Pre-charged rifles are designed to work properly and efficiently with air so why risk damaging expensive equipment just for the sake of power.
High power does not make you a better shooter, it will not put more game in the bag. Finding the most accurate pellet and then learning to put it in the right place at all airgun distances under all conditions is the key to this game not how many ft.lbs the pellet has got. As WolfFlow rightly says if you need real power for some purpose then get a licence and buy a rimfire or centrefire rifle.
Oh well, there goes the theory of it's cheap to shoot a PCP :-)
Well said Dale, I cant't agree more!. As I said before, at 800 Ft/sec I have enough power to hunt, what I like to hunt, to what I consider a decent distance, of 50meters/yards or just beyond. Playing around with all kind of things we don't always understand/know enough about might lead to accidents, which in turn will all be blamed back to air rifles being unlicenced etc. etc.
I know your fancy tire shops have nitrogen on tap. Not sure about the pressure they provide though. Nitrogen is used in tyres due to the fact that it's pressure is less affected by tempreture. Initially this was only used in racing, but the east rand crowd reckon it'll make their cars faster. :P
Wonder if Affrox would fill a scuba tank of it though?
Safe stuff, being inert - also normal air is 4/5th's nitrogen anyways.
Helium is an inert gas, but nitrogen is most definitely not. Inert means that the element falls within the eighth period of the periodic table and will not react with other chemicals, such as helium, neon and argon.

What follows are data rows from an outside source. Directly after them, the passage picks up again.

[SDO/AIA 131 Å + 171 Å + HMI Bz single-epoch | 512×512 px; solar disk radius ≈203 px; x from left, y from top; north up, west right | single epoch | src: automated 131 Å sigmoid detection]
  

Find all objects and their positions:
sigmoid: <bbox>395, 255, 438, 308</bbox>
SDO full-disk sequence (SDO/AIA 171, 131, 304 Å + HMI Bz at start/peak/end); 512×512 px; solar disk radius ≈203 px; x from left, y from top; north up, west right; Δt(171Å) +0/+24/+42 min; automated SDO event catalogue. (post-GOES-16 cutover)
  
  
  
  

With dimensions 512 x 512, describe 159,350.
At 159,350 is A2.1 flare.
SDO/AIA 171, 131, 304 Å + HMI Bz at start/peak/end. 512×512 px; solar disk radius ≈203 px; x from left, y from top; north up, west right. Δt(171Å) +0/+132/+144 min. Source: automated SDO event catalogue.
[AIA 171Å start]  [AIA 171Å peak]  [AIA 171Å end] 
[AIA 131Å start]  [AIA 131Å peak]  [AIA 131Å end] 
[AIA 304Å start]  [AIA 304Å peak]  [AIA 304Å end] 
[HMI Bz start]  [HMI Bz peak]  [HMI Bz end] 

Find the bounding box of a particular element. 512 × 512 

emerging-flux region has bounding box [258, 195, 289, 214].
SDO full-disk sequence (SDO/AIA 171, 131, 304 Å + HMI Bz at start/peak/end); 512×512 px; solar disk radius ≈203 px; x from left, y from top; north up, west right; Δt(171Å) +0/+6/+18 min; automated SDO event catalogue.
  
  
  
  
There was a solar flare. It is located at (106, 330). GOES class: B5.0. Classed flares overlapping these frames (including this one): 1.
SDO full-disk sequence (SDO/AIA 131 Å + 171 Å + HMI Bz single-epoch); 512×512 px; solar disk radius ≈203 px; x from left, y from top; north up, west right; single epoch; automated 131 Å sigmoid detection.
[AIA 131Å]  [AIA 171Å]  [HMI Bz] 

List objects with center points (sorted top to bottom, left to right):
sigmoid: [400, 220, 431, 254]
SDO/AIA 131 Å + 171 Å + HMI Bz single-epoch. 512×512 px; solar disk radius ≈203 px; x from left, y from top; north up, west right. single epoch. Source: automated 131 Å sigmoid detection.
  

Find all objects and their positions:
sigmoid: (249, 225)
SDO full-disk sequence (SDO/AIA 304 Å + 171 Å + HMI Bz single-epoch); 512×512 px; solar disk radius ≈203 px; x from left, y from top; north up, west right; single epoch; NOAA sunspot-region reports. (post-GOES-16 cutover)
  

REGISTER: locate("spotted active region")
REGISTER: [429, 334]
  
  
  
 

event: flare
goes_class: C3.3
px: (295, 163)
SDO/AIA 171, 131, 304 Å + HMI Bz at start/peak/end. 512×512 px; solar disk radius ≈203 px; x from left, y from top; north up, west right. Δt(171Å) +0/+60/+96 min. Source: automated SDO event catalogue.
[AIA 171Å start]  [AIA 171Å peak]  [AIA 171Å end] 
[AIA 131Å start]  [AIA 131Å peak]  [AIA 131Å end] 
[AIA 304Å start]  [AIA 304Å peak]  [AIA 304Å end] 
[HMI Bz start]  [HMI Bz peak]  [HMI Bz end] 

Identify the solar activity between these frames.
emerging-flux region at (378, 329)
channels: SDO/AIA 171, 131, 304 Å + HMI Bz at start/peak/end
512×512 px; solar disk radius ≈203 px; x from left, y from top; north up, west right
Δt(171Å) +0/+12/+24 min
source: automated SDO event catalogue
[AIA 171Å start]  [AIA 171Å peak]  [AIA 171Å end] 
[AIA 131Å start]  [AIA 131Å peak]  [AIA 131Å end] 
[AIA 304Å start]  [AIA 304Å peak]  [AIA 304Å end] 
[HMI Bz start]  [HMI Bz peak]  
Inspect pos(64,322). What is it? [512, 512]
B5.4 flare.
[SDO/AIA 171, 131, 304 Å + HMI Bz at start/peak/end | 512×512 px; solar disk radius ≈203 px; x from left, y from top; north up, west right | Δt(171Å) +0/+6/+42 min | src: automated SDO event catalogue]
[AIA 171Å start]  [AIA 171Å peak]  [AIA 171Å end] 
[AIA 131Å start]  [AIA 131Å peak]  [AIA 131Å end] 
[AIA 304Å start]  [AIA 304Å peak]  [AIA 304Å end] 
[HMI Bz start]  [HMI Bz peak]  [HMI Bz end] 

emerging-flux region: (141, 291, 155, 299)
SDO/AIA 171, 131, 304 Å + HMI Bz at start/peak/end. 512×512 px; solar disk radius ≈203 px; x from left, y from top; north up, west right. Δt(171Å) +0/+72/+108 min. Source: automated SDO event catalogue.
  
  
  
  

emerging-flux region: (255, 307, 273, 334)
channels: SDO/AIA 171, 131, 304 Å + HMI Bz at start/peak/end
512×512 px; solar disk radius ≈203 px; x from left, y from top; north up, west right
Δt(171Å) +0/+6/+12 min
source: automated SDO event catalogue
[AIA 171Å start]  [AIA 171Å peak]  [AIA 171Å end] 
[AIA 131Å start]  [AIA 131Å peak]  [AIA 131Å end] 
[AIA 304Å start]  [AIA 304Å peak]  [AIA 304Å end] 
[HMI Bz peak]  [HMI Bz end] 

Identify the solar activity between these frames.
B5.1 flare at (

Nitrogen falls into the fifth period making it more reactive than carbon [not the most active of gasses] and less reactive than oxygen. Just for interest sake after oxygen there is fluorine, which can not be contained in its purest form as it is so reactive that it corrodes all man made materials. Anyway back to nitrogen, although not very reactive, when mixed with hydrogen in the correct ratio becomes ammonium [NH4]. NH4 is large enough quantities will explode on contact with air, the bog spooks. Then there is N2O good old nitrous oxide. While used as a general propellant, this becomes explosive when pressurized and heated in a cylinder.
With very little stretch of the imagination you can workout the danger you are exposing yourself to when using nitrogen. So helium appears to be a safe, inert or noble gas, but! Firstly helium is very expensive due to its scarcity and secondly do you know where helium ?comes from?? Helium is a resultant gas of radioactive decay, oh yes I want that in my multi thousand rand air rifle I sold my wife for.
I reiterate, fill the weapon?s cylinder with clean air as prescribed. Want more power?buy a baseball bat, they work safely under all circumstances.